* [Excerpted text]
———
Cowan, who also has an Elvis portrait hanging in the Smithsonian, admired Presley’s manners, and thought highly of him even if he was, and is, a Mathis man. “You can’t tell exactly why you like somebody,” Cowan said. “I go by how I’m treated, not how the world thinks of them.

”He didn’t think as highly of Presley’s one-time son-in-law, Michael Jackson. He painted an allegorical picture of Jackson in a knight’s armor, surrounded by dogs, a macaw and a spaceship. Cowan then got a call from the King of Pop wanting a change: “Mr. Cowan, I don’t like dogs, I like monkeys.” He made the switch.

Cowan originally painted this allegorical portrait of Michael Jackson with dogs. After the singer purchased the painting, he asked Cowan to replace the dogs with monkeys. (Courtesy: Ralph Wolfe Cowan)
———
* [What to produce] In the excerpt about Ralph Wolfe Cowan's portraits, why did Cowan replace the dogs in his Michael Jackson painting with monkeys? Please answer in one to three sentences. The lines after this point come from a separate source.

* [Information provided]
———
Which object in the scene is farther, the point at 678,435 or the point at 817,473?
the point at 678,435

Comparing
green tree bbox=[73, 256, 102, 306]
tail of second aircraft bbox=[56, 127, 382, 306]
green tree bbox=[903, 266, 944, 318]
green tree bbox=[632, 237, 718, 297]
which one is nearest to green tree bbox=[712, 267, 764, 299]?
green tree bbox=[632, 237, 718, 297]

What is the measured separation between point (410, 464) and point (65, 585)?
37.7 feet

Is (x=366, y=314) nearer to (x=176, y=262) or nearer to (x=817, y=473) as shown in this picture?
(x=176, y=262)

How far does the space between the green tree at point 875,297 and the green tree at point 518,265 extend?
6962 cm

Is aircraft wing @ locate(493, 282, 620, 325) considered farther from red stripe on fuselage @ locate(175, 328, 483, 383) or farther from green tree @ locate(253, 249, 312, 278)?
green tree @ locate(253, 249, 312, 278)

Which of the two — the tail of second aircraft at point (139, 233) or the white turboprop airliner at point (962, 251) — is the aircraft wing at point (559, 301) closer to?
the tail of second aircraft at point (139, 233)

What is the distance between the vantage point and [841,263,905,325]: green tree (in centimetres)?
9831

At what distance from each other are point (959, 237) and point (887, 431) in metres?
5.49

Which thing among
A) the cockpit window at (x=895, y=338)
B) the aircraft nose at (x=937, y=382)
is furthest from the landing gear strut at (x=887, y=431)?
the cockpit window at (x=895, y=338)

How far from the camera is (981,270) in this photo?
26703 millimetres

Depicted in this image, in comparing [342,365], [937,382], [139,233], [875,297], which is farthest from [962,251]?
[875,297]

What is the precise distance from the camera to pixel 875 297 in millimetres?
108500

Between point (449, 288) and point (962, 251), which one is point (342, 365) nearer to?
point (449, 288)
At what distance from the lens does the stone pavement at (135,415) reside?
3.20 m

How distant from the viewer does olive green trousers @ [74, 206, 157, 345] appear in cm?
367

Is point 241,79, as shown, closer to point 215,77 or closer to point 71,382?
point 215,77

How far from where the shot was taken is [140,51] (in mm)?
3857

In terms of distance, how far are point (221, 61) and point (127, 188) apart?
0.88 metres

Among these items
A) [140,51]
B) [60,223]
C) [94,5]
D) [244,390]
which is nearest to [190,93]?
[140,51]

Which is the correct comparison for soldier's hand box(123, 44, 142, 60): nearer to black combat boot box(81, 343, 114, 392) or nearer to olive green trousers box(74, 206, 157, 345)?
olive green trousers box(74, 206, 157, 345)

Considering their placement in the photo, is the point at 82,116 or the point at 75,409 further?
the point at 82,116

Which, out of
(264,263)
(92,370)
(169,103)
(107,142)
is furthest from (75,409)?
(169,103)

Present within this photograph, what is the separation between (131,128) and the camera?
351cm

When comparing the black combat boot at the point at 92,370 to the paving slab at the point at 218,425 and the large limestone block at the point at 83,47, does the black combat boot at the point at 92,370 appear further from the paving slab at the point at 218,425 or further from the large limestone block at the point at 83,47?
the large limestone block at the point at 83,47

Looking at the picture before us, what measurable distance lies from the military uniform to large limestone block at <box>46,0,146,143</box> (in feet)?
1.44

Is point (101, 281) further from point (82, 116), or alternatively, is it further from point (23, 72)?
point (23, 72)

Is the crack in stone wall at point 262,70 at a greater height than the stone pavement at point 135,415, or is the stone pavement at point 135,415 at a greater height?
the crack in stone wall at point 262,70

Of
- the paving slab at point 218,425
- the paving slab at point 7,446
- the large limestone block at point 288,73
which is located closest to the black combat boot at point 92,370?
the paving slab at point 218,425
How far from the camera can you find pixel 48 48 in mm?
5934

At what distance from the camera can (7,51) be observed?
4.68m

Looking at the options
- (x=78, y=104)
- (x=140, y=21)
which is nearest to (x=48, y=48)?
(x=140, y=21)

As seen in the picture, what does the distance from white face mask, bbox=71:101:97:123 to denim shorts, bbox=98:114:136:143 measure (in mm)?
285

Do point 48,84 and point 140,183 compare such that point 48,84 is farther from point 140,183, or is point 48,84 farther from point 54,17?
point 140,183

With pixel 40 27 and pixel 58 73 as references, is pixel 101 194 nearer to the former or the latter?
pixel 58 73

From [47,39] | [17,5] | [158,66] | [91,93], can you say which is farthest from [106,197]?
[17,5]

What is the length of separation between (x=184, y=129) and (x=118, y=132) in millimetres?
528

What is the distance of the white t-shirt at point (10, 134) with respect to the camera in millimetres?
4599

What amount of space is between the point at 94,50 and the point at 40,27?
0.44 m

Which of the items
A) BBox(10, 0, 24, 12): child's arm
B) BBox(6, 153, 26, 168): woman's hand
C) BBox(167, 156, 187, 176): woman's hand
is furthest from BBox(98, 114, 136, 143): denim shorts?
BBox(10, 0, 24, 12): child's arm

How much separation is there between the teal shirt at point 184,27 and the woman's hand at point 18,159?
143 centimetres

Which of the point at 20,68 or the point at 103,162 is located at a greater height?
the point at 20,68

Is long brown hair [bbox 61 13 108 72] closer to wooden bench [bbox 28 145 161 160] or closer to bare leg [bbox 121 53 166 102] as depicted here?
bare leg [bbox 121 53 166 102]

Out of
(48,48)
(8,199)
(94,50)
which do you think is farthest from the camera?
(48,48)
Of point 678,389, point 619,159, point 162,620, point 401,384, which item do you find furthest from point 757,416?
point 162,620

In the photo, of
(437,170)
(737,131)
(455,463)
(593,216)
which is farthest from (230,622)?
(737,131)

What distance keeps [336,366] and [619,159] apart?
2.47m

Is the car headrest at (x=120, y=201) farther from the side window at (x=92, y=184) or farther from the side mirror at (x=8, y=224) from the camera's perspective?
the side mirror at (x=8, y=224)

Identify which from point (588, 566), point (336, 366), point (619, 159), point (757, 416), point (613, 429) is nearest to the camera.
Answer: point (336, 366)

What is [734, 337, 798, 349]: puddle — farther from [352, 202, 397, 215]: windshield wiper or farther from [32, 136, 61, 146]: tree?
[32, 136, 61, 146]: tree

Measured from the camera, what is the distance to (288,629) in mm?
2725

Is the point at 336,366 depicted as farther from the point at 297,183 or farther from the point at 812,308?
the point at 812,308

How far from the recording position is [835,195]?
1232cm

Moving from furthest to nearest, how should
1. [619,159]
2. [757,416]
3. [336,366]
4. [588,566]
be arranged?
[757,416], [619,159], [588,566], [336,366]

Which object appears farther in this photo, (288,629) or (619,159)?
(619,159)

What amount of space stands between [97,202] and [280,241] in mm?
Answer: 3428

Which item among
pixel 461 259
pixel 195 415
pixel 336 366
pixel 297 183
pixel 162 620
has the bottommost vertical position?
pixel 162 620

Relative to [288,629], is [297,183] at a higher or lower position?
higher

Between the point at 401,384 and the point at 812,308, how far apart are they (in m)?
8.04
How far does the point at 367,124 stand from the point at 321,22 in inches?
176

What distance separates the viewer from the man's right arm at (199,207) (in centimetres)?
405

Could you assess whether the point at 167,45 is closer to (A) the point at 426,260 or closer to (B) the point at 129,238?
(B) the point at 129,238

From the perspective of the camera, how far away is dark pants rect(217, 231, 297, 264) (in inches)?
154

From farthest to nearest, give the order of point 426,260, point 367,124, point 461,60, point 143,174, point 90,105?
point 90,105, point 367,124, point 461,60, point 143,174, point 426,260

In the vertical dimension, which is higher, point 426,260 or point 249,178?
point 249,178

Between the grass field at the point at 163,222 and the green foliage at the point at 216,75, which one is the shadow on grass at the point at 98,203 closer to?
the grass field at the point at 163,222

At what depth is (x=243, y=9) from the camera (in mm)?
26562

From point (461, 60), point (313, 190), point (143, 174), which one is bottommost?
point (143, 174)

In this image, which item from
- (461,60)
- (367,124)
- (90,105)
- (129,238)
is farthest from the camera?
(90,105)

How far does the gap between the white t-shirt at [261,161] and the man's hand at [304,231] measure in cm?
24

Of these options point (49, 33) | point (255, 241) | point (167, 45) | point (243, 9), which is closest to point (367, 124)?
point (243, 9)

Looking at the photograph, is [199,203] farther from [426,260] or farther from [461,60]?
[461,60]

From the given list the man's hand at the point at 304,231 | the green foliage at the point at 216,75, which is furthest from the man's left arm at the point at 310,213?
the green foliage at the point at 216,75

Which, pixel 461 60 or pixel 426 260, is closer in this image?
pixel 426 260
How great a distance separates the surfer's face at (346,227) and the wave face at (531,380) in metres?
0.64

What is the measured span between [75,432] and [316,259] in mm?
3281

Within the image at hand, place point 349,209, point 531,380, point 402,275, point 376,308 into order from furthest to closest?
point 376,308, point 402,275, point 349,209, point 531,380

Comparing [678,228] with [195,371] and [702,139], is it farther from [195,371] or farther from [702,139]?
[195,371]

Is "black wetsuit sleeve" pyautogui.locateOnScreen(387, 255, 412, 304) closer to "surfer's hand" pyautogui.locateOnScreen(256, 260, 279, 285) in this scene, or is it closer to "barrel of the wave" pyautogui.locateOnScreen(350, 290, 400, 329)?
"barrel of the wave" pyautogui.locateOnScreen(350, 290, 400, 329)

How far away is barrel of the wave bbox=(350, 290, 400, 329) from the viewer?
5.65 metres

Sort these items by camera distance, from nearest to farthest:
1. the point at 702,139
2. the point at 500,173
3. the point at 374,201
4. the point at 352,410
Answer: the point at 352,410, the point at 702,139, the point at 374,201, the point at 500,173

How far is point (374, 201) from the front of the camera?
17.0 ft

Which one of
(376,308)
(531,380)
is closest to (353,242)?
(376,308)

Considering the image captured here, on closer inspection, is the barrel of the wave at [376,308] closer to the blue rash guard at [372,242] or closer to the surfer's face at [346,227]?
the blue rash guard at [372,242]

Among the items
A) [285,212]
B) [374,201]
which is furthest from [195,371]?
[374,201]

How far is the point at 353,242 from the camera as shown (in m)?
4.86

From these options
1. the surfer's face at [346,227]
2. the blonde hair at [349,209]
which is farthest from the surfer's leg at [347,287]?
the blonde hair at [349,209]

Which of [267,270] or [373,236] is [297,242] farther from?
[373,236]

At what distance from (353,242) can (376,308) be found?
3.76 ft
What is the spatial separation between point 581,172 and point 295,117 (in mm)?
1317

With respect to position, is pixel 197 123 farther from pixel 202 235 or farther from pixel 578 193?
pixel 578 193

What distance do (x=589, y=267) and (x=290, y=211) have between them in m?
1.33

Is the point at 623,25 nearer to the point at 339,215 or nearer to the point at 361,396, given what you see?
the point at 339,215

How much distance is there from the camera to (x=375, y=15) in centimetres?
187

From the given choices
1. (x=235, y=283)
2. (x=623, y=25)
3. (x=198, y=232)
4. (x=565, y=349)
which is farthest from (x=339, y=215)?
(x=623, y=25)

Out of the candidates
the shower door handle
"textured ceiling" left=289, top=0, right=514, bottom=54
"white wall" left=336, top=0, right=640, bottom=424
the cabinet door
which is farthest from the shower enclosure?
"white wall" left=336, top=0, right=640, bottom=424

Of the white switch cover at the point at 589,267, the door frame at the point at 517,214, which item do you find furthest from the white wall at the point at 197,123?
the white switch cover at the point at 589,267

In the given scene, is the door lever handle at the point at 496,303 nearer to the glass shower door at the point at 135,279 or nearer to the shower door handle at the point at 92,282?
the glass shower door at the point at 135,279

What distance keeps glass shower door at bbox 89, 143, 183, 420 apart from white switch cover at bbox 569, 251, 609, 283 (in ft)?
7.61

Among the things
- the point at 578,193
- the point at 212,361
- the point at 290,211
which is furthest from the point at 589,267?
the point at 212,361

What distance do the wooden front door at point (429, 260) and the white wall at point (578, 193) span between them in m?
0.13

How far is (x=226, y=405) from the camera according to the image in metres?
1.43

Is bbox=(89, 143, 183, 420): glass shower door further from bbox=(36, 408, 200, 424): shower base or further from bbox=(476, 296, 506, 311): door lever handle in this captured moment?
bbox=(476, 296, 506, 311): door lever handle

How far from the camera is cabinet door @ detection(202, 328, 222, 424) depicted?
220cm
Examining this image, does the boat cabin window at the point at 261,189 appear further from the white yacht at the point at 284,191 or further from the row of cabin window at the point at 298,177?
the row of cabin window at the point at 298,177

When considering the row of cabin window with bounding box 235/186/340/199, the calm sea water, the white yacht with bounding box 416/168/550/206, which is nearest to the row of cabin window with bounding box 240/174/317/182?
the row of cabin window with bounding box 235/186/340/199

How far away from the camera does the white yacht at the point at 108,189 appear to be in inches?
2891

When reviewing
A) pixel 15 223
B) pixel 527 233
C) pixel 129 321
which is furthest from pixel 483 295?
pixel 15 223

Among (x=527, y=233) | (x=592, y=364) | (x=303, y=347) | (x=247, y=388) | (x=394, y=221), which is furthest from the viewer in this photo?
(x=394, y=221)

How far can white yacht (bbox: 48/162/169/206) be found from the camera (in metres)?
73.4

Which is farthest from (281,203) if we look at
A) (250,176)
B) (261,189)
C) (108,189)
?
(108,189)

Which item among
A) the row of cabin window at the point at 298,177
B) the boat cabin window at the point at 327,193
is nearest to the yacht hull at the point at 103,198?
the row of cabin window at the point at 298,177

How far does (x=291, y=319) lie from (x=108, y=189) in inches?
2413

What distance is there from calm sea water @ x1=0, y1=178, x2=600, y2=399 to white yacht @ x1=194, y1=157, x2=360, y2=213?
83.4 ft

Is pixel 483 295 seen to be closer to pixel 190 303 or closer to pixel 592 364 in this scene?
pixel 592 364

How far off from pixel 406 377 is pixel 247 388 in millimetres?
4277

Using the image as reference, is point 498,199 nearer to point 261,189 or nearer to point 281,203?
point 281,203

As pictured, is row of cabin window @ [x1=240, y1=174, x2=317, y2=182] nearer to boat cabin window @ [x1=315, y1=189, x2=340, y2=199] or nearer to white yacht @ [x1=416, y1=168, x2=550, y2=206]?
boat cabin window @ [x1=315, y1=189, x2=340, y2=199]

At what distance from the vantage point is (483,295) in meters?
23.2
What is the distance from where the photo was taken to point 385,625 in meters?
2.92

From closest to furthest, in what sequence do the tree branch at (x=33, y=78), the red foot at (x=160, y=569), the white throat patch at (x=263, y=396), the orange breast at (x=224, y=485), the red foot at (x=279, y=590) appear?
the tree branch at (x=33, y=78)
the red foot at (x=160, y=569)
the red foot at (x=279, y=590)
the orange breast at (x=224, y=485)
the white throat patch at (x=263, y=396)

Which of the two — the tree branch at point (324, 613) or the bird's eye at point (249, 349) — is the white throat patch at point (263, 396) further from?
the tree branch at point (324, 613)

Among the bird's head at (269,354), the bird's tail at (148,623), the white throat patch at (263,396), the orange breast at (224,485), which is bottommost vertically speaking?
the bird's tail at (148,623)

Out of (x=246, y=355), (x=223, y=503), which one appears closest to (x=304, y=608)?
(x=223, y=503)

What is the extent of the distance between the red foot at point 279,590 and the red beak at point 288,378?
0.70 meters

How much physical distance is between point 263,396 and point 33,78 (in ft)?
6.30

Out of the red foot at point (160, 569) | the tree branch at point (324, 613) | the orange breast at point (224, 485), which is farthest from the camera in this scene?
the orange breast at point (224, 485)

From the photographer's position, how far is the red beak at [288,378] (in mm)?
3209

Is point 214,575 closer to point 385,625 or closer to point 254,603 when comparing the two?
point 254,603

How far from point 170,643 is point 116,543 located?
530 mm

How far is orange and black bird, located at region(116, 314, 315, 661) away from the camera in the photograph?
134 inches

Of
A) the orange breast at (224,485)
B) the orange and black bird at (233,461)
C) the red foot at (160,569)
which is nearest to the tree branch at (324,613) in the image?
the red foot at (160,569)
———
* [Right answer] After Jackson bought the painting, he called Cowan to ask for a change, saying, "Mr. Cowan, I don't like dogs, I like monkeys." Cowan then made the switch.